自 2005 年 3 月胸主动脉腔内修复术(TEVAR)获得美国食品和药物管理局批准用于治疗降主动脉瘤以来,其 30 天和中期结果一直非常出色。然而,由于医疗保险数据表明 TEVAR 的晚期生存率比开放降主动脉修复差,因此缺乏长期结果数据。因此,本研究的目的是检查 TEVAR 用于治疗降主动脉瘤的标签使用的长期结果。
在一家主动脉外科转诊中心,于 2005 年 3 月至 2016 年 4 月期间进行了 579 例 TEVAR,其中 192 例(33.2%)符合设备使用说明,用于治疗降主动脉瘤,包括 106 例梭形(55.2%)、80 例囊状(41.7%)和 6 例囊状和梭形(3.1%)动脉瘤。所有动脉瘤均位于左锁骨下动脉远端和腹腔干近端,排除了包括弓或内脏分支在内的杂交手术,除非进行了左侧颈总动脉-锁骨下动脉旁路术。也排除了 TEVAR 的主动脉夹层和壁内血肿适应证。30 天和住院期间的主要结局包括死亡率、中风、需要新的永久性透析和永久性截瘫或四肢瘫痪。
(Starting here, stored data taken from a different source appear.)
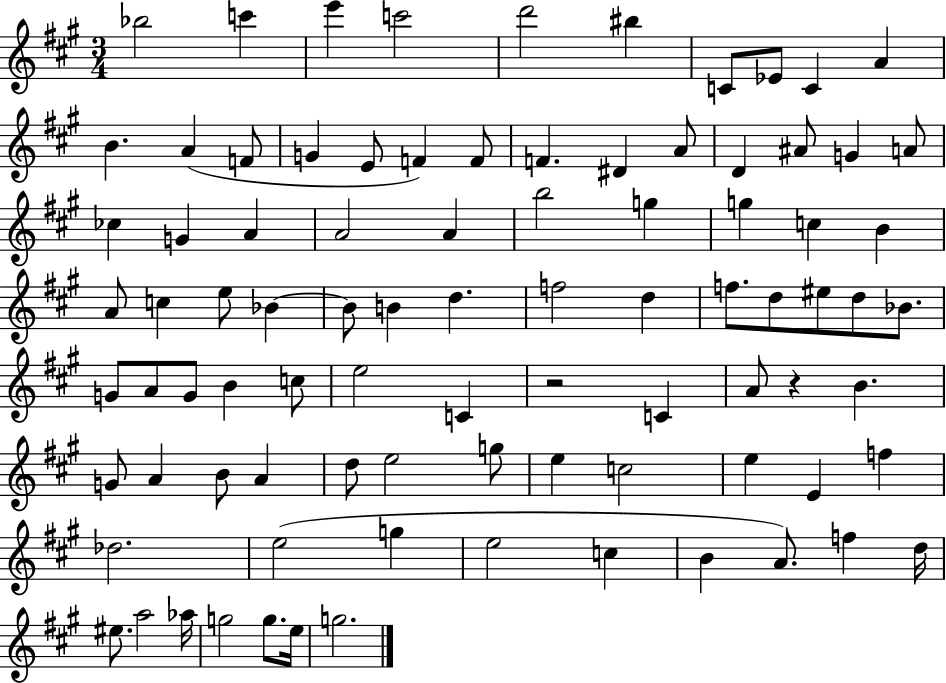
{
  \clef treble
  \numericTimeSignature
  \time 3/4
  \key a \major
  bes''2 c'''4 | e'''4 c'''2 | d'''2 bis''4 | c'8 ees'8 c'4 a'4 | \break b'4. a'4( f'8 | g'4 e'8 f'4) f'8 | f'4. dis'4 a'8 | d'4 ais'8 g'4 a'8 | \break ces''4 g'4 a'4 | a'2 a'4 | b''2 g''4 | g''4 c''4 b'4 | \break a'8 c''4 e''8 bes'4~~ | bes'8 b'4 d''4. | f''2 d''4 | f''8. d''8 eis''8 d''8 bes'8. | \break g'8 a'8 g'8 b'4 c''8 | e''2 c'4 | r2 c'4 | a'8 r4 b'4. | \break g'8 a'4 b'8 a'4 | d''8 e''2 g''8 | e''4 c''2 | e''4 e'4 f''4 | \break des''2. | e''2( g''4 | e''2 c''4 | b'4 a'8.) f''4 d''16 | \break eis''8. a''2 aes''16 | g''2 g''8. e''16 | g''2. | \bar "|."
}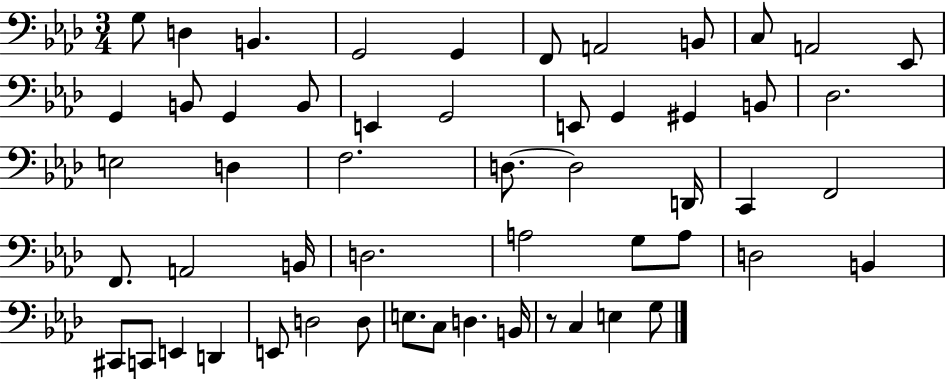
{
  \clef bass
  \numericTimeSignature
  \time 3/4
  \key aes \major
  g8 d4 b,4. | g,2 g,4 | f,8 a,2 b,8 | c8 a,2 ees,8 | \break g,4 b,8 g,4 b,8 | e,4 g,2 | e,8 g,4 gis,4 b,8 | des2. | \break e2 d4 | f2. | d8.~~ d2 d,16 | c,4 f,2 | \break f,8. a,2 b,16 | d2. | a2 g8 a8 | d2 b,4 | \break cis,8 c,8 e,4 d,4 | e,8 d2 d8 | e8. c8 d4. b,16 | r8 c4 e4 g8 | \break \bar "|."
}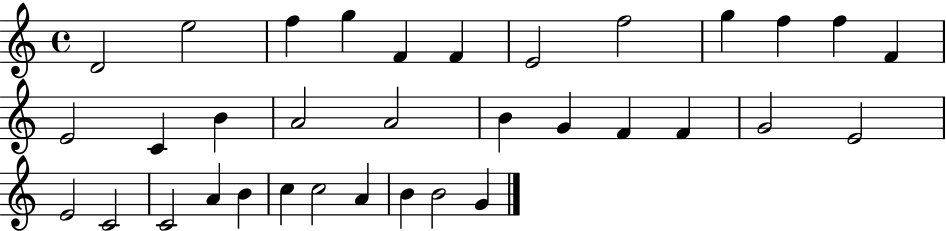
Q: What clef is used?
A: treble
主要的长期结局包括因内漏而再次干预的生存和发生率。采用 Kaplan-Meier 方法估计长期总体和主动脉特异性生存率。
平均年龄为 71.1±10.4 岁。本系列中的所有动脉瘤均为退行性,不包括任何患有结缔组织疾病的患者。介入时的平均主动脉直径为 5.9±1.5cm。30 天和住院死亡率、中风、永久性透析和永久性截瘫或四肢瘫痪的发生率分别为 4.7%、2.1%、0.5%和 0.5%。在平均 69±44 个月(3-141 个月)的随访中,有 68 例晚期死亡(35.4%),其中 2 例死于主动脉破裂。141 个月(11.8 年)时的总体生存率和主动脉特异性生存率分别为 45.7%和 96.2%。由于 type I(n=10)、type II(n=2)和 type III(n=2)内漏,14 名患者(7.3%)需要进行血管内再干预,所有这些内漏均随后得到解决。没有患者因任何原因需要开放再干预。
在非综合征患者中,退行性降主动脉瘤的标签内血管修复后 12 年的长期(12 年)主动脉特异性生存率非常出色(96%),具有持续的破裂保护作用,内漏再干预率较低(7%)。血管内修复应被视为该病变的治疗选择。